If your computer cannot shut down because there is a program running press *CTRL+ALT+DEL* and start the *Task Manager.* Any programs still running under the *Applications* tab, you can choose to* End task*. If there are no programs there, go to the *Processes* tab, see if anything you had open recently is still running, like *I*nternet *E*xplorer, Outlook, Word etc. And *End the Process*. 
Next time you boot into Windows, go to Start/Search and type *CMD*, Right click the *CMD* results and* Run As Administrator.* In the Elevated *Command Prompt* type *chkdsk /R *and press enter. Now type a *Y* for Yes. Then restart the computer. *Check Disk *will start at the next bootup and go through 5 stages and it will take a long while. This may solve the problem, but if it fails the HDD needs to be replaced.
If Check Disk passes, but you still have problems, then try running a Clean Boot. If this works, then add one startup item at a time until the computer does not shut down. Then you know what the problematic program is.


----------



## flydonna (Nov 20, 2007)

*Re: Computer won't shut down correctly*

A clarification - when I said the computer was waiting for a background program to close, I tried doing Cntl Alt Delte to get to Task Manager. The computer never took me to Task Manager - it just stayed at the screen that it was waiting for a program to close. 

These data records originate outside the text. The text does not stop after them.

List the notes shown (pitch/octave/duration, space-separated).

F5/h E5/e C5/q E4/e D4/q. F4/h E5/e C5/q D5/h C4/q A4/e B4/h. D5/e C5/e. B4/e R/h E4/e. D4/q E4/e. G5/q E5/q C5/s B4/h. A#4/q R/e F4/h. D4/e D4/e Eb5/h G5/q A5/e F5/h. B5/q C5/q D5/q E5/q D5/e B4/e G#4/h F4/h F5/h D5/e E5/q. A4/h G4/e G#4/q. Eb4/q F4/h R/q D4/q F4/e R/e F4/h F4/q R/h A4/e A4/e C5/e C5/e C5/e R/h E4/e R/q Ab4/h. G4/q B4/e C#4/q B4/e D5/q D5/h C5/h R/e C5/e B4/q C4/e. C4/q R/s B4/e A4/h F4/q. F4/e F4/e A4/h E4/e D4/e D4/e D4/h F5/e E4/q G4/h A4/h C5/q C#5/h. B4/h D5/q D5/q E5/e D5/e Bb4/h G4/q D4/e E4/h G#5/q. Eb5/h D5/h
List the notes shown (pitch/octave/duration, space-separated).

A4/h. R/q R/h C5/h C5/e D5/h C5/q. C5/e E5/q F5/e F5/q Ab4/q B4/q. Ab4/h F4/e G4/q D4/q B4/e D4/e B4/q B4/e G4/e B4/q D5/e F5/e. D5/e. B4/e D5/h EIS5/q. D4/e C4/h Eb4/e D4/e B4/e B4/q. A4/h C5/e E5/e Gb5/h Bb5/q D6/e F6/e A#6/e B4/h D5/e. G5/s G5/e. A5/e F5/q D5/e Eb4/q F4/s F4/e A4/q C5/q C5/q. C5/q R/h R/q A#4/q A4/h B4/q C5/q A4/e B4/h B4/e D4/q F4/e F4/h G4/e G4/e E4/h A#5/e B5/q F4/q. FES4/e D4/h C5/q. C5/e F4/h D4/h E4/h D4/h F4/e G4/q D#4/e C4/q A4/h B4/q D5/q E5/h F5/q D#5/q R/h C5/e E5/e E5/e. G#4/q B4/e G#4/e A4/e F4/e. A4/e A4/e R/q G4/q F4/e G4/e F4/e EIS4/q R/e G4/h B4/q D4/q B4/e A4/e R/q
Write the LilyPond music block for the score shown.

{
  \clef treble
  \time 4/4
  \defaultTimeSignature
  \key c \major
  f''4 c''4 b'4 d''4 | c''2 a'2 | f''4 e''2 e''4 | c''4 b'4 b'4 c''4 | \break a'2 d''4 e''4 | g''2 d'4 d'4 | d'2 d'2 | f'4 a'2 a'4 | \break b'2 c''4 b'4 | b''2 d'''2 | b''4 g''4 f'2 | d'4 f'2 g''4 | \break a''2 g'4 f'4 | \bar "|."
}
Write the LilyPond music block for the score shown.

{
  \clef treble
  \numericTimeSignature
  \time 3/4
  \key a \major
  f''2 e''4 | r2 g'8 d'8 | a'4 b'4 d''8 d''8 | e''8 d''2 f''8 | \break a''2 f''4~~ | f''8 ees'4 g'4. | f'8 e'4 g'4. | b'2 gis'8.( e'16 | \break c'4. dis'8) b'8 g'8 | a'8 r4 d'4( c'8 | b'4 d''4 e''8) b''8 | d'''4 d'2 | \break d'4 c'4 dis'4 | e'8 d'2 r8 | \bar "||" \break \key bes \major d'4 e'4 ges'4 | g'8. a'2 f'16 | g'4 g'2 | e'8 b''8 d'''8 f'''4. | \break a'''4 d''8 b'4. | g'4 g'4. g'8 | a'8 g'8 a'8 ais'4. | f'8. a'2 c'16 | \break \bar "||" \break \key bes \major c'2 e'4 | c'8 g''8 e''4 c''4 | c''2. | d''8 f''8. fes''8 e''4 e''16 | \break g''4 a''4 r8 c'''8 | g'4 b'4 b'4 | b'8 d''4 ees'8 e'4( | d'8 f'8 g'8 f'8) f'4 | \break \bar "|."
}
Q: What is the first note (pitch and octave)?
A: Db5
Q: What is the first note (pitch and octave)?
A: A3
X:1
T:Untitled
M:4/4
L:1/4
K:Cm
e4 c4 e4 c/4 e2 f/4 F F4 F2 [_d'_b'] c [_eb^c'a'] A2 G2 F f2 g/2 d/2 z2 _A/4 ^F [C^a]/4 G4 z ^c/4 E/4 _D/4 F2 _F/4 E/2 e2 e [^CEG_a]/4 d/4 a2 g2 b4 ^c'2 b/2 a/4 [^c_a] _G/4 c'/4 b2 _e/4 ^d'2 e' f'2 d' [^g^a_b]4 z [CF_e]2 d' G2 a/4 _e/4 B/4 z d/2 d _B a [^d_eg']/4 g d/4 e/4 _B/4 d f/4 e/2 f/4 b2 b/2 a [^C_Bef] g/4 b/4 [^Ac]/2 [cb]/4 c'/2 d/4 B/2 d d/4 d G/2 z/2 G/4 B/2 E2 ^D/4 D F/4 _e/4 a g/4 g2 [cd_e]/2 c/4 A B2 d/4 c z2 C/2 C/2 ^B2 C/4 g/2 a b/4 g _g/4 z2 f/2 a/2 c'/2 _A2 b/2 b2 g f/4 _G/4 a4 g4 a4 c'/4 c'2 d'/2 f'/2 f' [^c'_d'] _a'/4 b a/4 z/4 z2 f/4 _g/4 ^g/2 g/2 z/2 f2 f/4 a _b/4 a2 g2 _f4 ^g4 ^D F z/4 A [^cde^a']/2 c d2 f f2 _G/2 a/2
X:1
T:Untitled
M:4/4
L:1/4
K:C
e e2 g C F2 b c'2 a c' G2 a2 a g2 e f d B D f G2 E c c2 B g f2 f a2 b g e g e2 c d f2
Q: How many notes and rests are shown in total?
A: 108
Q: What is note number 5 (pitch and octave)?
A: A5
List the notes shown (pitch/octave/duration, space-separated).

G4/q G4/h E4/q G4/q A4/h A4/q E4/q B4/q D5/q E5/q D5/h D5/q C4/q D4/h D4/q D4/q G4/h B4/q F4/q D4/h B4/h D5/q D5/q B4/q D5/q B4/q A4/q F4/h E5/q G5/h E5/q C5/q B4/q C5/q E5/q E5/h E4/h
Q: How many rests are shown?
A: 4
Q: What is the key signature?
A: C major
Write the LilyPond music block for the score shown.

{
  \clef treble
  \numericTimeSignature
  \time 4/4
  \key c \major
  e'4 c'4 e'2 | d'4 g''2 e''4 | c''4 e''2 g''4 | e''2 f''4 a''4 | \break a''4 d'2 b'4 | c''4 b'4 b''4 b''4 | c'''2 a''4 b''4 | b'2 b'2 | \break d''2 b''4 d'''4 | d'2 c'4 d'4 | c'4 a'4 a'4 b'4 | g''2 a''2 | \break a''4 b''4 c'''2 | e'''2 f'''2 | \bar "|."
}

I ran the Check Disk and it didn't show any problems. How do I do a clean boot??

Today after running the check disk, I rebooted the computer and when I shut it down, it worked great. That's why this is so frustrating. It doesn't happen all the time, but I hate shutting the computer down by the power button.


----------



## spunk.funk (May 13, 2010)

*Re: Computer won't shut down correctly*

*Check Disk *may have solved your problem. 
If you click on this link for Clean Boot it will explain how to do it. But it looks like you won't have to.


----------



## flydonna (Nov 20, 2007)

*Re: Computer won't shut down correctly*

I didn't realize that check disk "corrected or fixed" anything. I thought it just looked for bad spots on the HD. I bookmarked the page that told how to do a Clean Boot. For the time being I will run the computer like normal and see what happens. THANKS!


----------



## spunk.funk (May 13, 2010)

*Re: Computer won't shut down correctly*

Check Disk with the* /R* switch will _Fix_ bad sectors on a HDD, but it also finds orphaned files, and fixes those too. 
If this solved your problem, please mark this thread Solved in the Thread Tools at the top.


----------